To increase the security of the device according to the invention, it is also possible to provide a degraded operating mode when the optimization system described above breaks down or when it is damaged, for example during a fight. In this degraded operating mode, the two decoy launchers are set to their zero position by electrical or mechanical means (not shown), and the firing orders are sent manually by the pilot via the PC control station.

It is now understood that the present invention makes it possible to define decoy sequences in which the orientation and the timing of the shots of the decoy launchers are optimized according to the nature of the hostile and the relative movements of this hostile and of the 'helicopter.

Of course, the invention is not limited to the embodiment described and shown which has been provided only by way of example. Thus, for example, one could consider placing more than two decoy launchers on the mobile machine.

Claims

1. Passive self-protection device for a mobile machine such as a helicopter (10), comprising at least one decoy launcher (LL, LL ') mounted orientably on said machine, slaved to a hostile detector (D) and to a navigation center (CN), characterized in that it comprises means for developing a dynamic decoy library from information supplied by said detector and by said central, in order to define decoy sequences in which the orientation and the timing of shots from said decoy launchers are optimized.

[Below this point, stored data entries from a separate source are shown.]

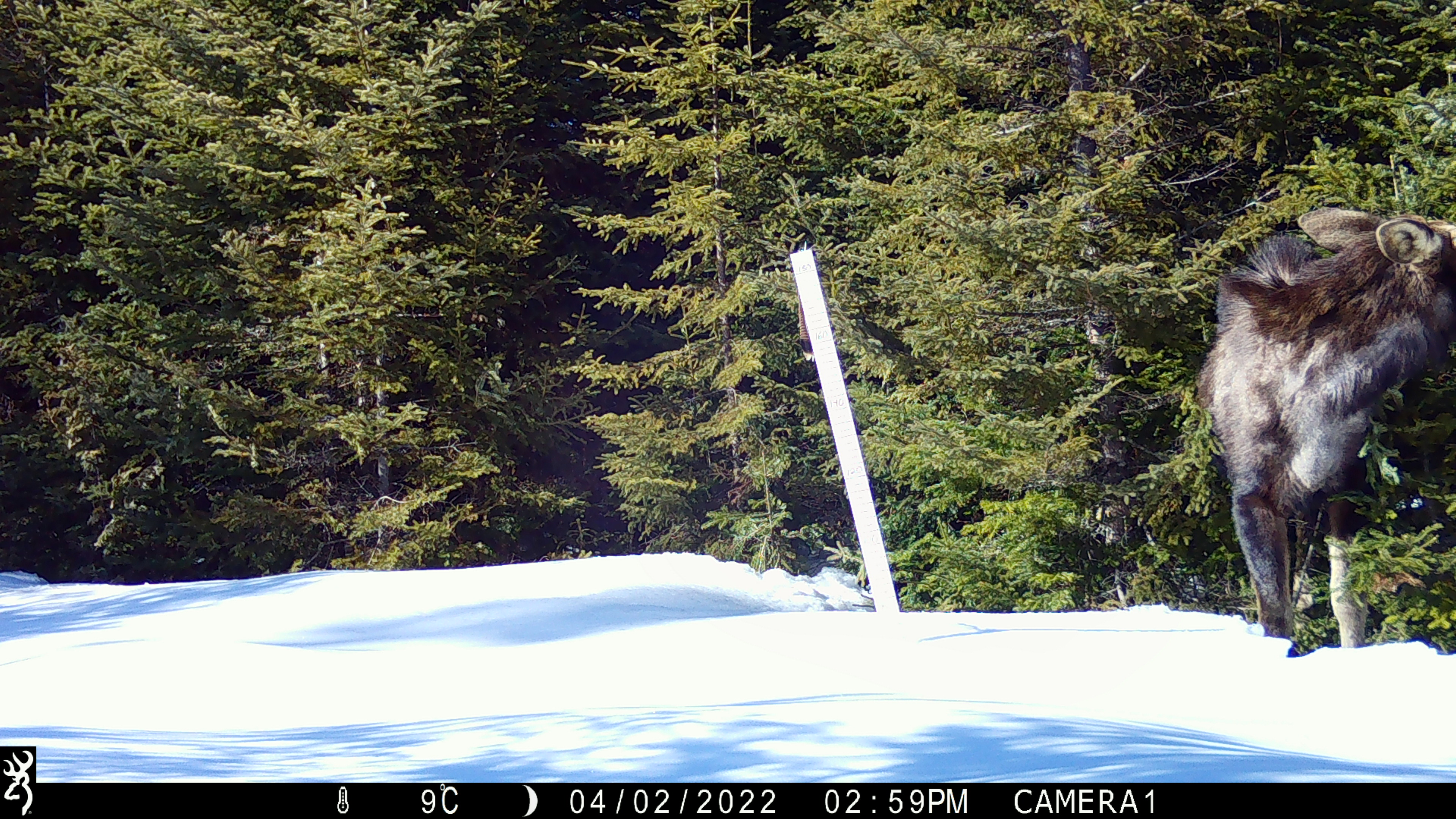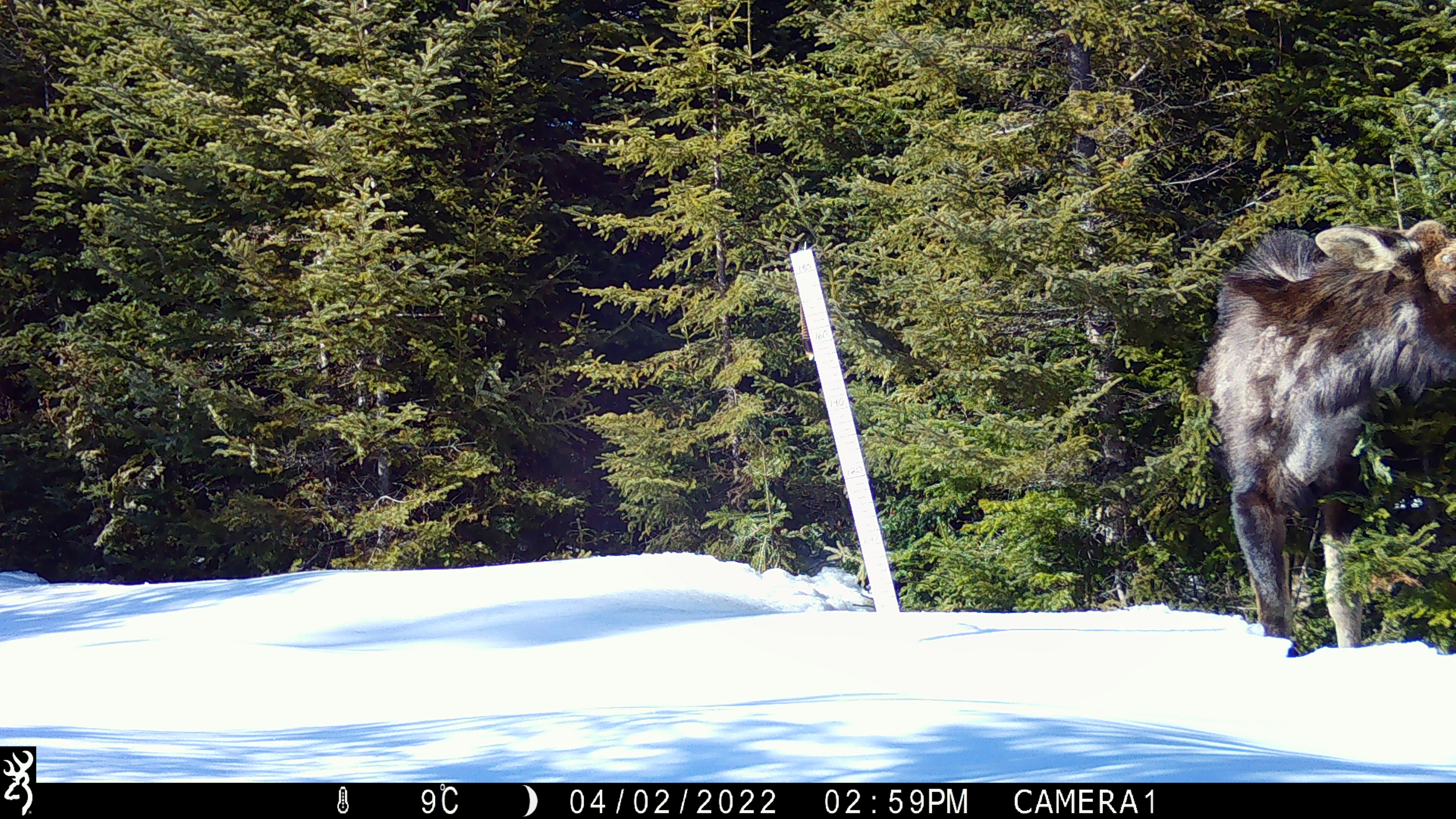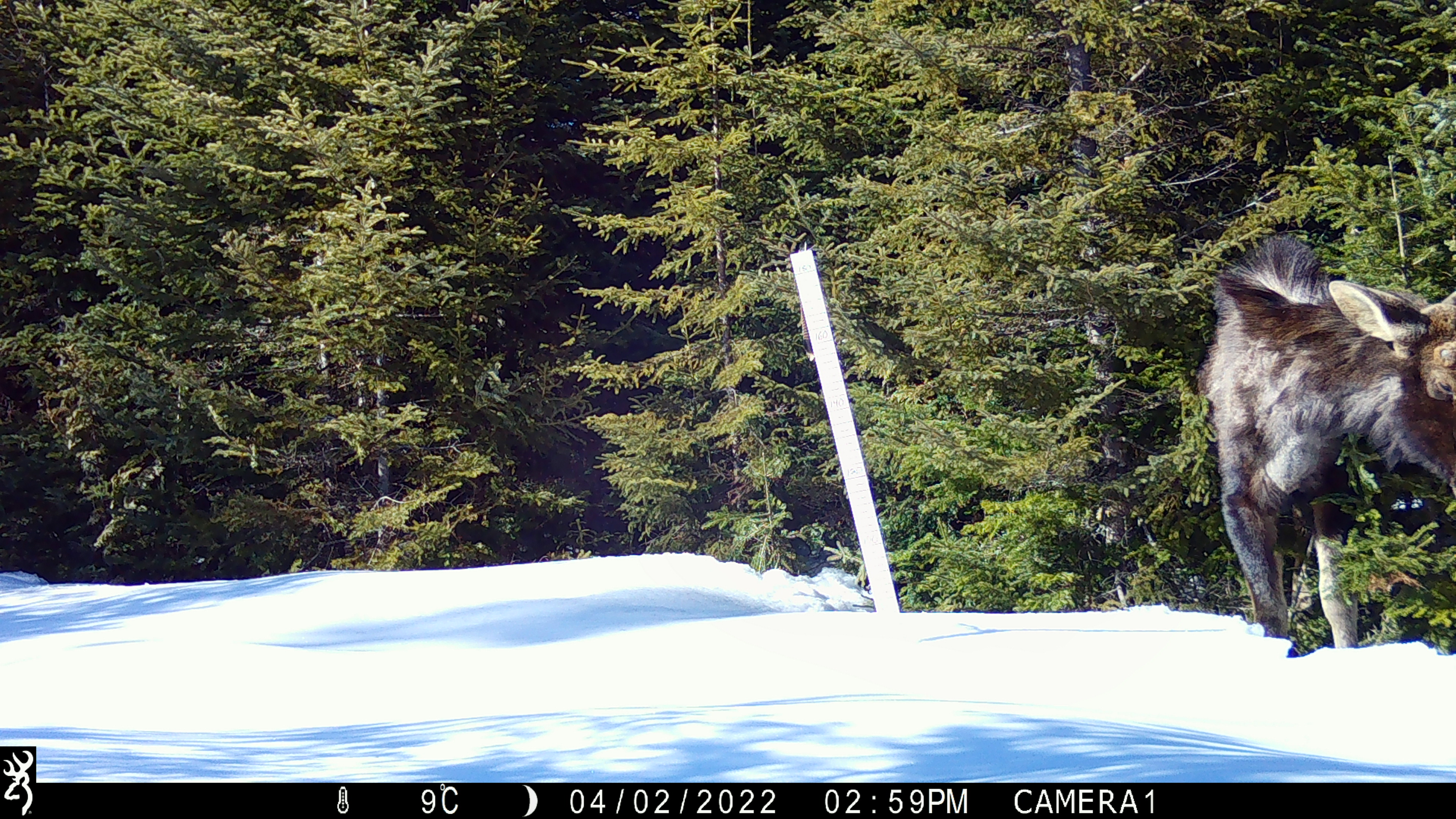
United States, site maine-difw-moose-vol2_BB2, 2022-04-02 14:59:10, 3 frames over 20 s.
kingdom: Animalia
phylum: Chordata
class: Mammalia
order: Artiodactyla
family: Cervidae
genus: Alces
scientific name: Alces alces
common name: moose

2. A passive self-protection device according to claim 1, characterized in that said means for developing a dynamic decoy library comprise a fire computer interfacing with said hostile detector (D), with said navigation center (CN) and with a static decoy library including predefined subroutines corresponding to different types of hostiles.

3. Device according to one of claims 1 or 2, characterized in that said dynamic decoy library is adapted to control decoy sequences making it possible to gradually separate the signatures of the decoys from that of a hostile, so as to deflect the initial trajectory of said hostile towards avoidance trajectories.

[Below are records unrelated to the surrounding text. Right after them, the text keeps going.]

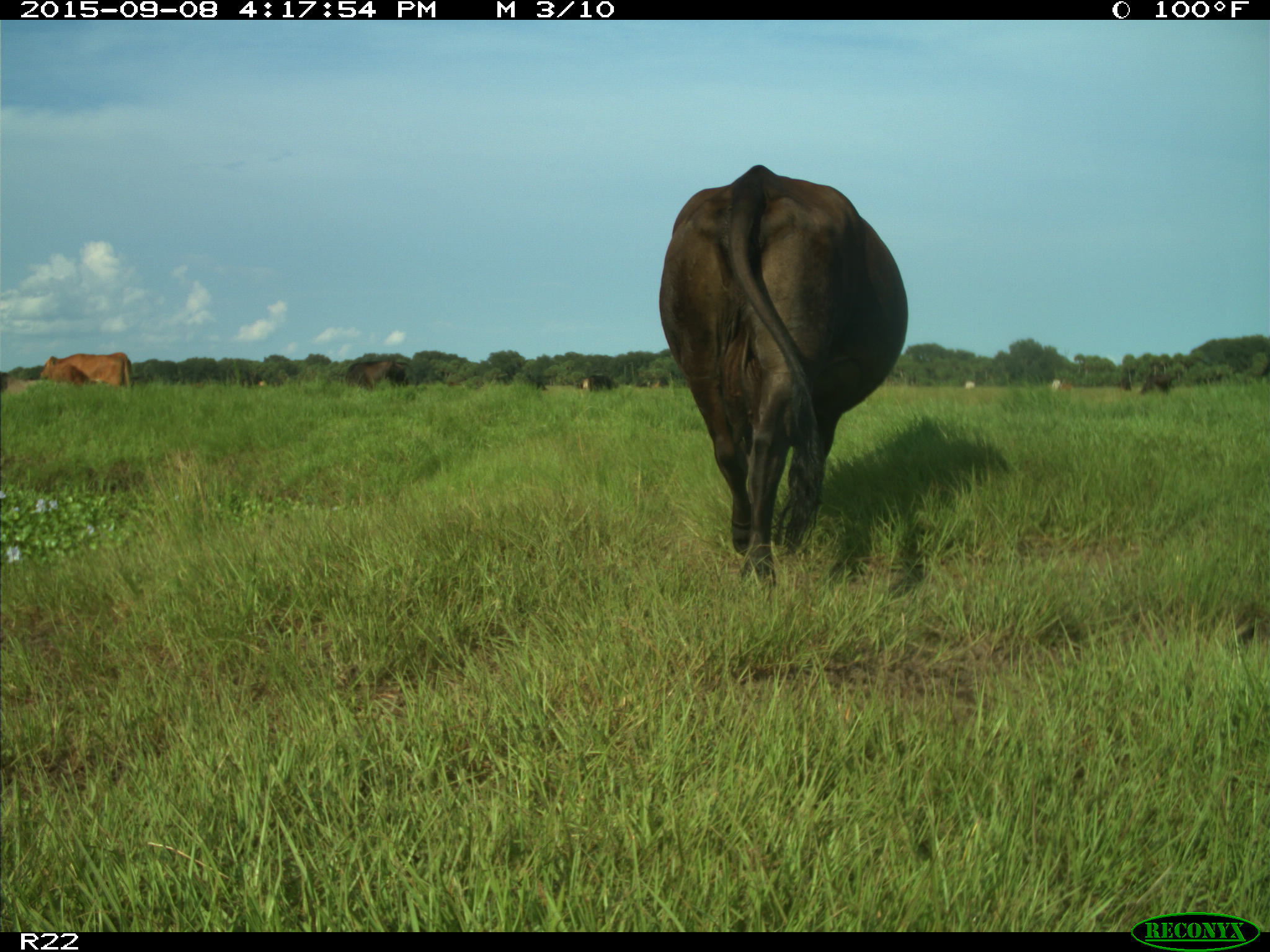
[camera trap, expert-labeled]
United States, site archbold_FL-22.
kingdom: Animalia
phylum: Chordata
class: Mammalia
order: Artiodactyla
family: Bovidae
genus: Bos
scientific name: Bos taurus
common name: domestic cow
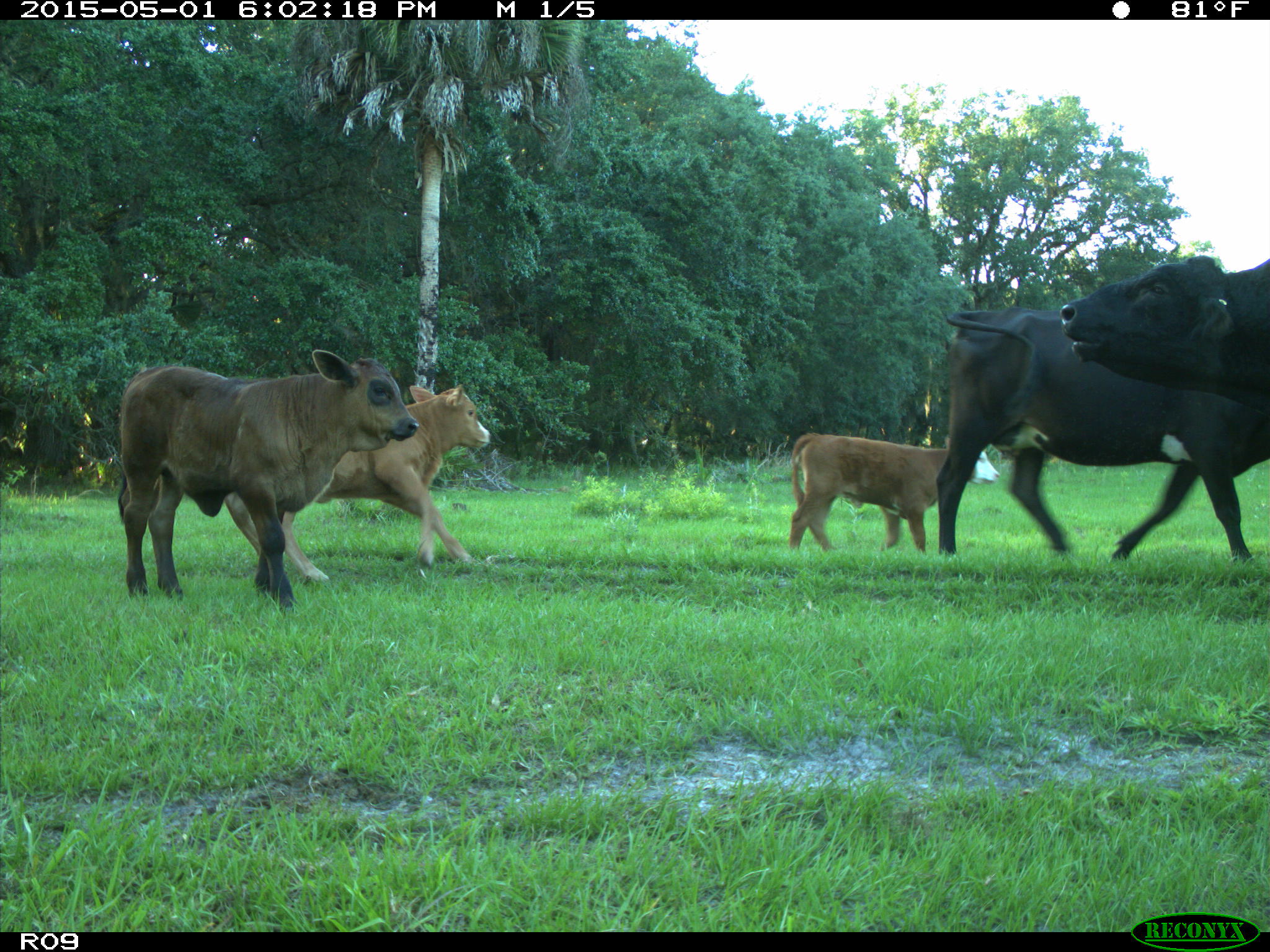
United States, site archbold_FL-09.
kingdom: Animalia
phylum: Chordata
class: Mammalia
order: Artiodactyla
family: Bovidae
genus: Bos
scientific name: Bos taurus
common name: domestic cow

4. Passive self-protection device according to any one of claims 1 to 3, characterized in that it comprises means for implementing a degraded operating mode, making it possible to place said decoy launcher (LL, LL ') to its zero position and send fire orders to it when its servo is out of service.

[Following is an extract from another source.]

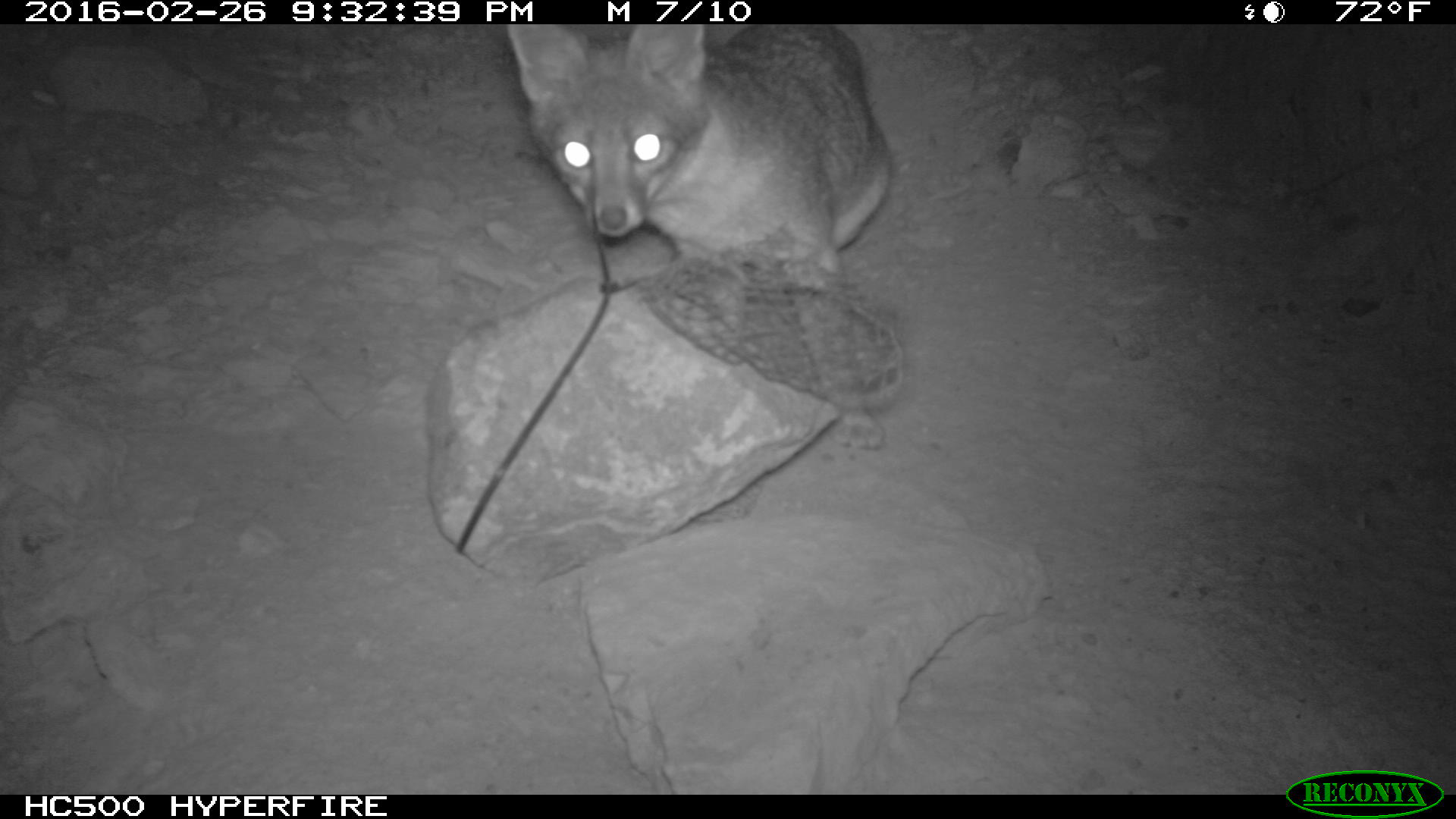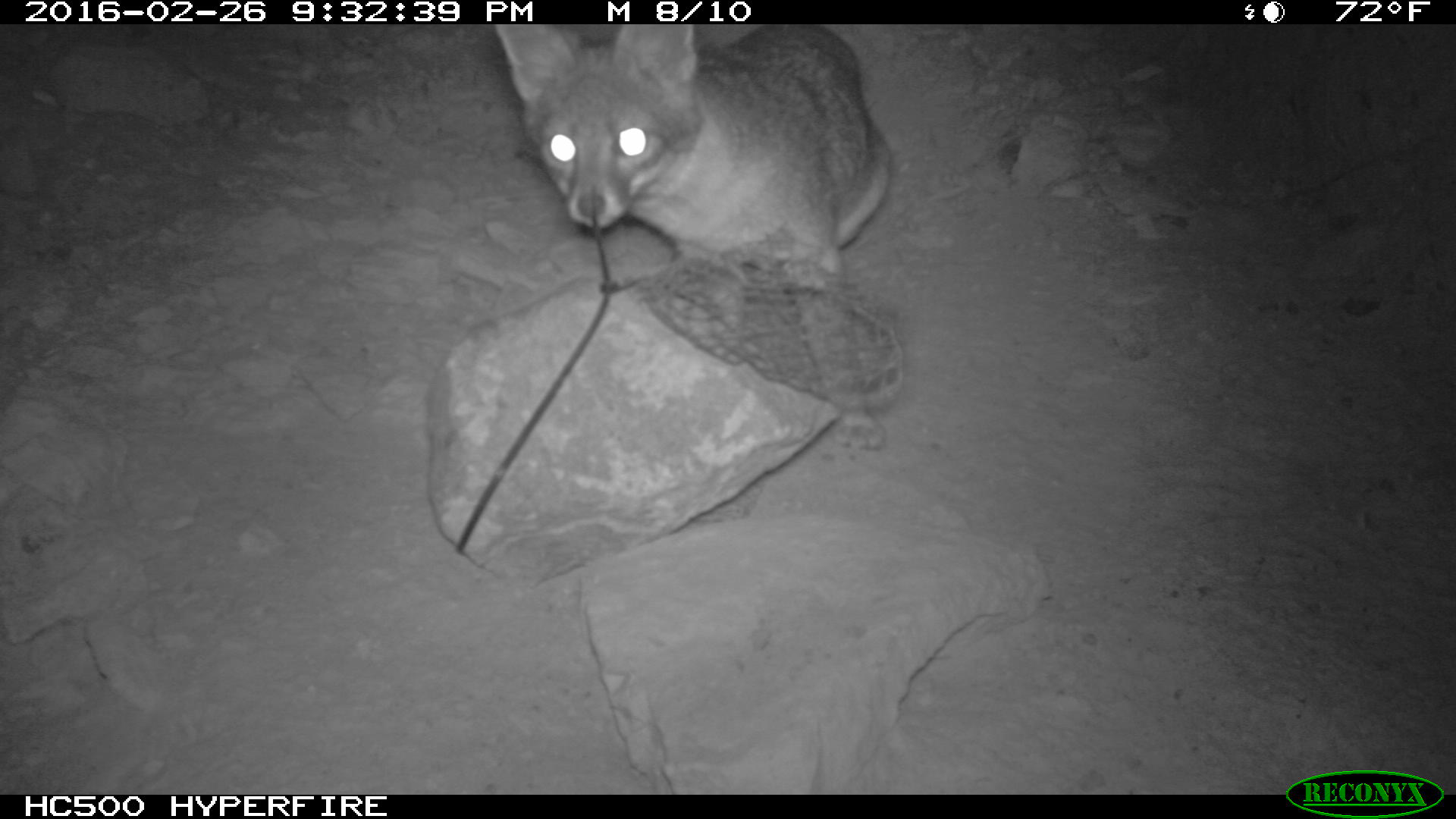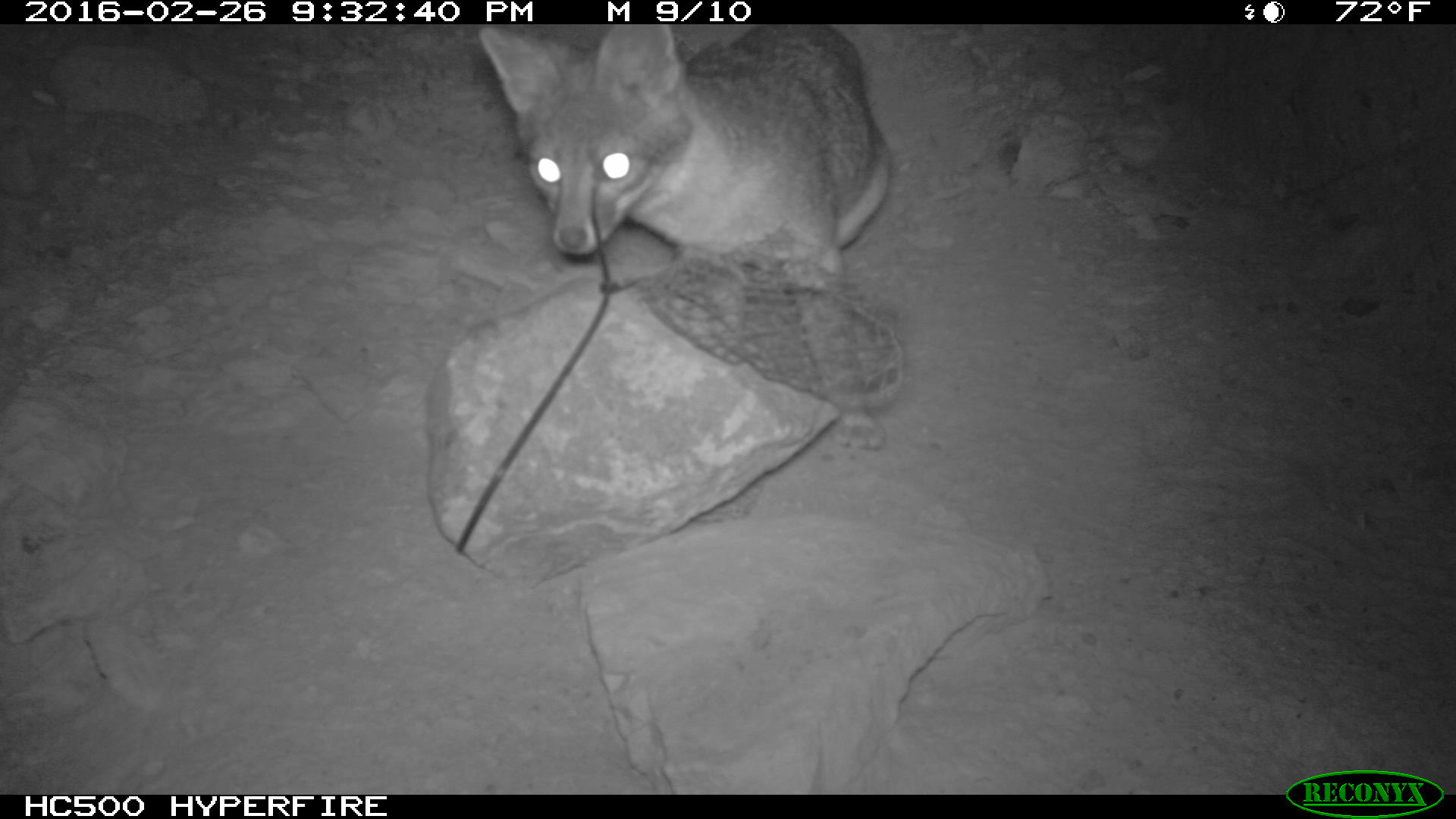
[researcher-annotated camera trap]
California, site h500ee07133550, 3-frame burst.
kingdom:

5. A passive self-protection device according to any one of the preceding claims, characterized in that it comprises means for prohibiting certain directions of fire. β. Passive self-protection device according to any one of the preceding claims, characterized in that said decoy launcher (LL, LL ') is connected to said mobile machine (10) by a motorized gimbal, allowing said lure launcher to be oriented in yaw and roll. 7. A passive self-protection device according to claim 6, said mobile machine (10) being a helicopter, characterized in that it comprises two decoy launchers (LL, LL ') arranged symmetrically with respect to the line of faith (13 ) of said helicopter. 8. A passive self-protection device according to claim 7, characterized in that each of said decoy launchers has a displacement of approximately 150 ° in yaw and 120 ° in roll around its zero position.